I'm reading about mathematical models of biological neural networks, which can be grouped into two categories:
The model accounts for the fact that a signal takes time to travel from the excitatory to excited neuron
The signal is modeled as if it travels instantaneously between neurons
I'm trying to understand whether a signal delay is introduced for the purpose of realistically modelling a neural network, or whether it has other functional roles in the model. So by function I mean a role in the information-processing capacity of the network that extends mere physical limitations of axon signaling. I'm referring specifically to their function in biological neural networks
Here are three distinct cases that I expect the answer should fall under, to further illustrate what I mean by function:
They don't, signal delays are a mere physical necessity of biological neural networks, irrelevant for the information-processing aspect of their operation. The differences between delay durations are primarily due to the fact that low reaction times are metabolically expensive and spatially-inefficient and are thus reserved for specialized purposes such as reflexes, instead of having a wider functional role as a parameter.

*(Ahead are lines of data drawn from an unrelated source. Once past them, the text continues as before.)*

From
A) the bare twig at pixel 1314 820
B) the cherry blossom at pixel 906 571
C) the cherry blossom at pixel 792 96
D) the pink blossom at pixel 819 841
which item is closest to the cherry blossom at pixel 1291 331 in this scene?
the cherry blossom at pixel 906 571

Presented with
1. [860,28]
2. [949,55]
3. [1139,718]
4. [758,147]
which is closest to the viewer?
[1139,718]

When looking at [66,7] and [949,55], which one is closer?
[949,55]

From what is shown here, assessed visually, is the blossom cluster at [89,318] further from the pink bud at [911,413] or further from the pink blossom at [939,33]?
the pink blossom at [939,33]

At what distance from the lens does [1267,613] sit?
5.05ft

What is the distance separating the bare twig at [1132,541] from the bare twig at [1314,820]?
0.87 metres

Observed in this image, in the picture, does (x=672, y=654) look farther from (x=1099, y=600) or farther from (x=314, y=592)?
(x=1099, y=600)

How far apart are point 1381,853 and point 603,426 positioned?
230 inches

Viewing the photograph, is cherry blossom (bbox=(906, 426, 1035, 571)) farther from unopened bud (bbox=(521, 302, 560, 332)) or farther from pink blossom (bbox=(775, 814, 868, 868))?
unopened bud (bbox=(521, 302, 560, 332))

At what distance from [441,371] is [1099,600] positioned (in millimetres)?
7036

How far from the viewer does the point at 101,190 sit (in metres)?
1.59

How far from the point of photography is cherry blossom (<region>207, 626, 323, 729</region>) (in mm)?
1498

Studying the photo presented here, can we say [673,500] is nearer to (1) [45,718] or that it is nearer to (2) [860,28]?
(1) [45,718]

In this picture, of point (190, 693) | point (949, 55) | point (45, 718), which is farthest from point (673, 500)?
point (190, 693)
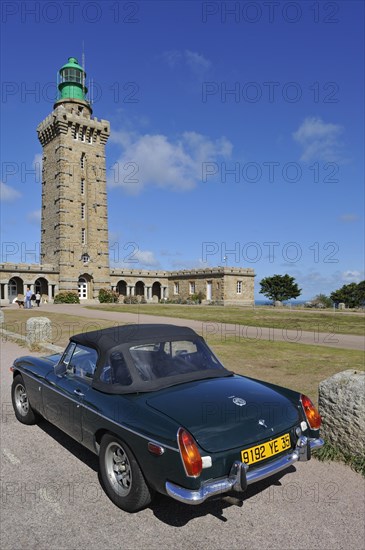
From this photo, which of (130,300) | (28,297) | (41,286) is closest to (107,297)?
(130,300)

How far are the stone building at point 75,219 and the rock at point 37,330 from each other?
35372mm

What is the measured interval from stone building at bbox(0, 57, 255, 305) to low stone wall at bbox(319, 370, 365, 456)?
43002 millimetres

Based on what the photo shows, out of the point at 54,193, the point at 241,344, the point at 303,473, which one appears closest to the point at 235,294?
the point at 54,193

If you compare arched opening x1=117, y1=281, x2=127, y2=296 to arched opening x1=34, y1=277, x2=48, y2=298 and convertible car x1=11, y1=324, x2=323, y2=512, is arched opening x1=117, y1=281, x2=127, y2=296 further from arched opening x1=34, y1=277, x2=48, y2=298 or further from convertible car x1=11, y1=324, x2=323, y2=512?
convertible car x1=11, y1=324, x2=323, y2=512

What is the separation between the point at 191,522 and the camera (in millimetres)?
3113

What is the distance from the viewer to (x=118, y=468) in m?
3.43

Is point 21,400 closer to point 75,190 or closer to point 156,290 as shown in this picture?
point 75,190

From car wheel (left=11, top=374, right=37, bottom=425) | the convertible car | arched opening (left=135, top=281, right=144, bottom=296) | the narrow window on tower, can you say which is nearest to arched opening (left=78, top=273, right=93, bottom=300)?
arched opening (left=135, top=281, right=144, bottom=296)

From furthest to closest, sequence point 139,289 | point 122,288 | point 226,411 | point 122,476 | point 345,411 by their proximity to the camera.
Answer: point 139,289, point 122,288, point 345,411, point 122,476, point 226,411

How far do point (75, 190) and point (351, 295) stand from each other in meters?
39.2

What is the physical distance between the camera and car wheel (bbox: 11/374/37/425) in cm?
526

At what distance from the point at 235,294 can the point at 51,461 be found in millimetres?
45786

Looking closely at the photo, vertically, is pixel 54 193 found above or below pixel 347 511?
above

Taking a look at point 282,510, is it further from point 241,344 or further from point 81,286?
point 81,286
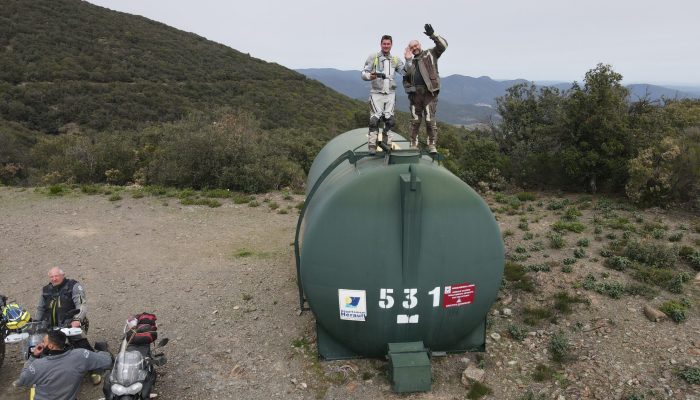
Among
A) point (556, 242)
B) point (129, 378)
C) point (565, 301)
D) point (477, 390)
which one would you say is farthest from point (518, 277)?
point (129, 378)

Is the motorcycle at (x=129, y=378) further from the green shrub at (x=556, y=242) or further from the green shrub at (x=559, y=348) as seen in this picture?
the green shrub at (x=556, y=242)

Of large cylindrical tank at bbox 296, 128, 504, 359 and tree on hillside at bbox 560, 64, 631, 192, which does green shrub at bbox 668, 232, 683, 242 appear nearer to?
tree on hillside at bbox 560, 64, 631, 192

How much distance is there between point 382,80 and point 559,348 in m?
5.70

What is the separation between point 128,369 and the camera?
5742mm

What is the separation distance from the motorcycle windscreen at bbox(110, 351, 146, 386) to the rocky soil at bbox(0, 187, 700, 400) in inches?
43.6

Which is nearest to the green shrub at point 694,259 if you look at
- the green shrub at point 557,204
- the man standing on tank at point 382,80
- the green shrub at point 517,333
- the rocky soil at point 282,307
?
the rocky soil at point 282,307

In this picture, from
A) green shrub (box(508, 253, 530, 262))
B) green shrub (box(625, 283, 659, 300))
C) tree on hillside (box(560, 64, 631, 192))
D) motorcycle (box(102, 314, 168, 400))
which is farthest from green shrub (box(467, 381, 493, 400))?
tree on hillside (box(560, 64, 631, 192))

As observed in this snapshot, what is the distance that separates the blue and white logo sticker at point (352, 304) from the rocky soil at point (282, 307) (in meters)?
1.44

They do, signal delays are fundamentally required for neural networks to process spatio-temporal patterns. However, the differences between the durations of delays are unnecessary to explain any fundamental internal property and are still due to external factors.
They do, and the differing durations themselves are operational parameters, i.e. the function of a sub-network can only be fully understood if the ratios of the delays in signal transfers are taken into account.